In one of my knocked-down moments this week, I was fortunate to talk with a longtime mentor. She reminded me I’ve done my best work when I stayed focused on my talents in the face of turmoil or challenge. Watching her successfully take on the risk of starting a new business has been a powerful lesson to me about the importance of honoring yourself. This means you must be able to acknowledge the things you do well and poorly.
This was certainly true for the retired man who shared his career story at that awards dinner. Perhaps he was open to opportunity and chance precisely because he knew what he was capable of. He joked about his shaky academic experience, but owning those misses was just as important as celebrating his wins. I suspect this healthy understanding of his capabilities is likely the recipe that delivered his fruitful career.
Butterflies in your stomach may be a sign of great things to come. You’ll never know unless you take the risk.
Sheesh. Is it true that the summer’s must-have accessory is a $690 flip flop?

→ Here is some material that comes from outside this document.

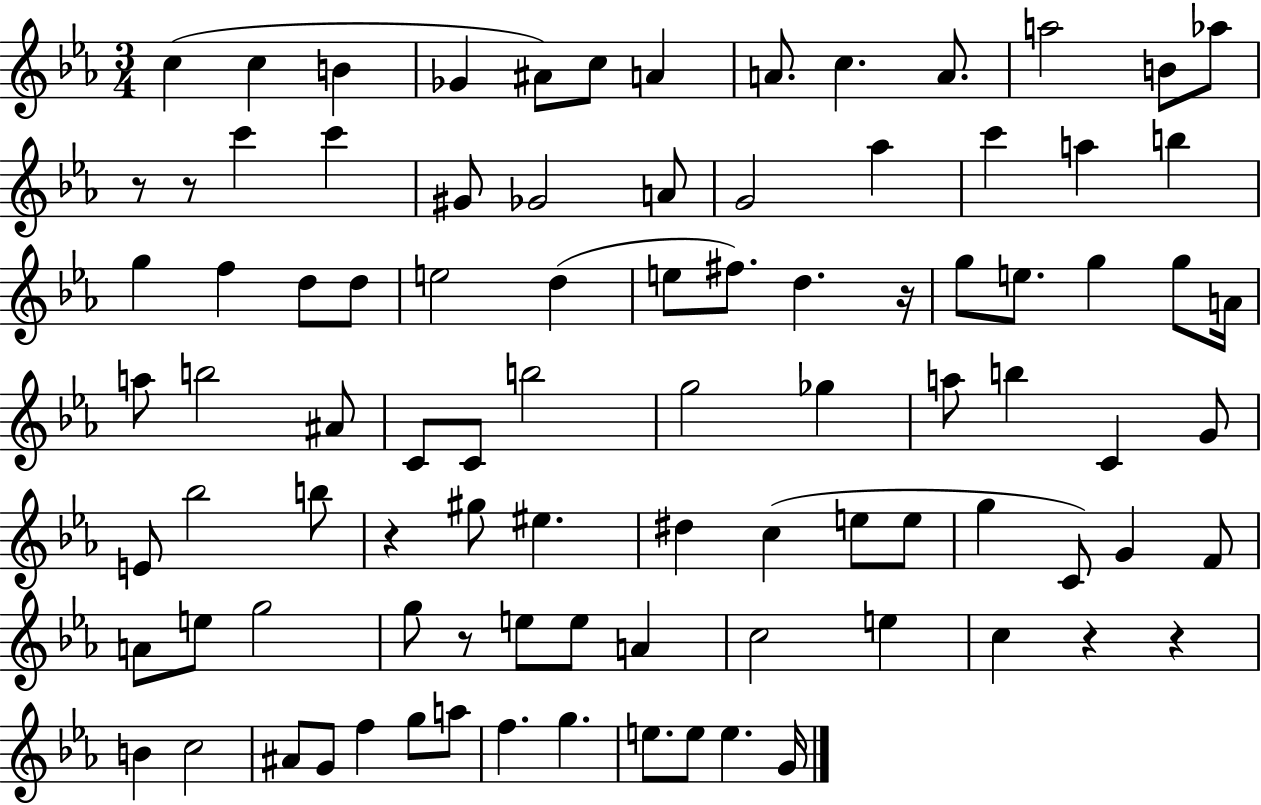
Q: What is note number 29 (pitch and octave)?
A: D5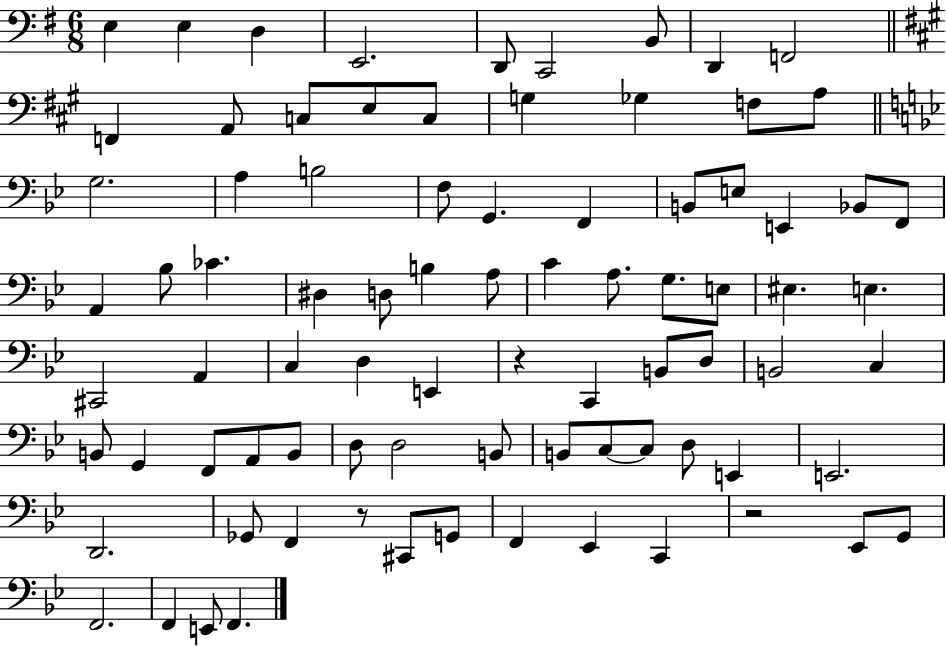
E3/q E3/q D3/q E2/h. D2/e C2/h B2/e D2/q F2/h F2/q A2/e C3/e E3/e C3/e G3/q Gb3/q F3/e A3/e G3/h. A3/q B3/h F3/e G2/q. F2/q B2/e E3/e E2/q Bb2/e F2/e A2/q Bb3/e CES4/q. D#3/q D3/e B3/q A3/e C4/q A3/e. G3/e. E3/e EIS3/q. E3/q. C#2/h A2/q C3/q D3/q E2/q R/q C2/q B2/e D3/e B2/h C3/q B2/e G2/q F2/e A2/e B2/e D3/e D3/h B2/e B2/e C3/e C3/e D3/e E2/q E2/h. D2/h. Gb2/e F2/q R/e C#2/e G2/e F2/q Eb2/q C2/q R/h Eb2/e G2/e F2/h. F2/q E2/e F2/q.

This essay about how friendships and the need for community evolve over time was enlightening.
I’ve seen several roundups of common behaviors or trends that are overplayed, and I am here for this type of spring cleaning. Things like Get Ready with Me Videos, encouraging others to overspend, and influencers who position themselves as policy experts when we all know they are just know-it-alls who like attention. Anyway, you see this strikes a nerve with me, and so I shall just share a list of behaviors that society should usher to the nearest exit!
Why luxury hotels smell so amazing.
Does this military trick for falling asleep in 2 minutes really work?
Will likely be watching this new Jon Hamm comedy. How is he always so good???
This Swedish summer cottage is so dreamy.
It’s interesting to note the different communication styles in the various industries I’ve been fortunate to work in over the years. As I tread into yet another new-to-me industry, I’ve made conscious decisions to stick to my own style guide and avoid the trap set by colleagues who use terse messages composed to portray a very busy life on the go – think, clipped and often incomplete answers, all lowercase (horrible trend, IMO), and far too many clichéd phrases. This story about an assistant to a high-profile fashion exec validates my decision to stick to my own personal style of communication in this new venture.
“Anyone who ever exchanged a FaceTime, DM, or WhatsApp message with Virgil Abloh knows Athi. That would be Athiththan Selvendran, Abloh’s first employee and dedicated right hand for over five years. No job title could capture just how critical Selvendran was to Abloh’s intensely prolific creative operation, which transcended time zones and spanned fashion, art, architecture, design, and music. Abloh used to call his iPhone his office, and Selvendran—first as his assistant and then as chief of staff—was the strategist who wrangled the ideas that erupted from the cloud and made them tangible.
It was an intense gig—at the peak of Abloh’s productivity, when he was the creative director of Louis Vuitton Men’s, the designer was known to receive over 400 text messages a day. ‘We were just on our phones 24/7,’ Selvendran says. Yet Selvendran, who joined Abloh in 2016 following a stint as a publicist at KCD, handled the pressure with grace, becoming something of an insider legend for his relentlessly cheerful communications that could make even the grimmest fashion busybody smile. (Instead of ‘thank you,’ Athi might say “Sending a plethora of gratitude and sincere thanks!’)” (Source)
I hope this week ahead is a good one for you!